Jewel has lived a sheltered life as the Dreamsayer. Her job is to dream of disaster in order to prevent it. But as she feels herself slowly loose a grip on reality, and the horrors of her own death haunt her dreams, she seems willing to die.

Wolfe, though to be dead husband of Jewel, at first doesn’t know why he even cares what is going to happen to her, except he is drawn to her. Under an alias, he kidnaps her, hoping to save her from the unknown.

Because can Jewel and Wolfe escape what fate keeps placing her Jewel’s dreams or is this the end of the world for them?

I have read prior works by Ms. Olguin, and when I heard that this book was out, I jumped on it like a hungry dog on a bone, and for the most part, I was not disappointed. Jewel, at first, really seemed like a giant airhead, a bit too loopy for my taste. Then finally she seemed to mellow out. Wolfe was the most consistent character EVER! Which is not a bad thing. His constant desire/need to protect Jewel was to be expected, but the willing sacrifice he performed to ensure the safety definitely put him up on a high standards pedestal. Also, how his honor was a huge factor on what he did (and didn’t do) with Jewel was pretty hot.

You can be sure to feel the sexual tension with Wolfe and Jewel, though I wished that there had been a bit more of the romancing that was in the first book (boy, the first book was “steamy”… Which should make you want to read that book to understand!). Also there was a bit of a corny spot where Wolfe is called a “dangersayer”, and it was corny enough that Jewel giggled as she said it. One thing you can definitely count on in this book is that there is way more fighting action, mystery, and twists in this book than in the first book of the series.

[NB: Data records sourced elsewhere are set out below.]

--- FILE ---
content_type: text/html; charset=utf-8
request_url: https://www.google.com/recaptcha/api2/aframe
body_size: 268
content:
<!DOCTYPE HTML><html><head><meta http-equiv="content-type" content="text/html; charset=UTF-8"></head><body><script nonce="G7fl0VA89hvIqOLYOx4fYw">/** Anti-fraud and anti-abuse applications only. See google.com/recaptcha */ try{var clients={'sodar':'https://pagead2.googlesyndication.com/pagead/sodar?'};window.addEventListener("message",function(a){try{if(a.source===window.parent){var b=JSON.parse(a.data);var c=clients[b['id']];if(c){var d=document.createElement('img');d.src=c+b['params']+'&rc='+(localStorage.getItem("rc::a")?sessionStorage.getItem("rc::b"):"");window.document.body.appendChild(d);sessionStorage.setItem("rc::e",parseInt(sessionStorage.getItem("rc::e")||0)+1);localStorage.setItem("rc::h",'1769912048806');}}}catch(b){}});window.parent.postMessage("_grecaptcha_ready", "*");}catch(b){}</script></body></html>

Personally, I think the best thing about the whole book was getting to see and know the other planets and species in the Five World’s solar system. With everything from desert and sea to mountains and forests, you were sure to get a good idea on what the worlds were like. Also, you get a better introduction to the foods and cultural ideas of the people of the Five Worlds, which made it a very well-rounded story.

My only issue with the book was how many errors there were. Missing, misspelled, and wrong words were scattered throughout, and there were quite a few grammatical errors. Normally, I’ll bypass this issue in a review, but there were so many it was to the point that it was getting on my nerves and taking away from the story. As long as you can read through them, and not let your English Teacher OCD kick in, you should be good to go.

Overall, this was a very good book, and I do recommend it.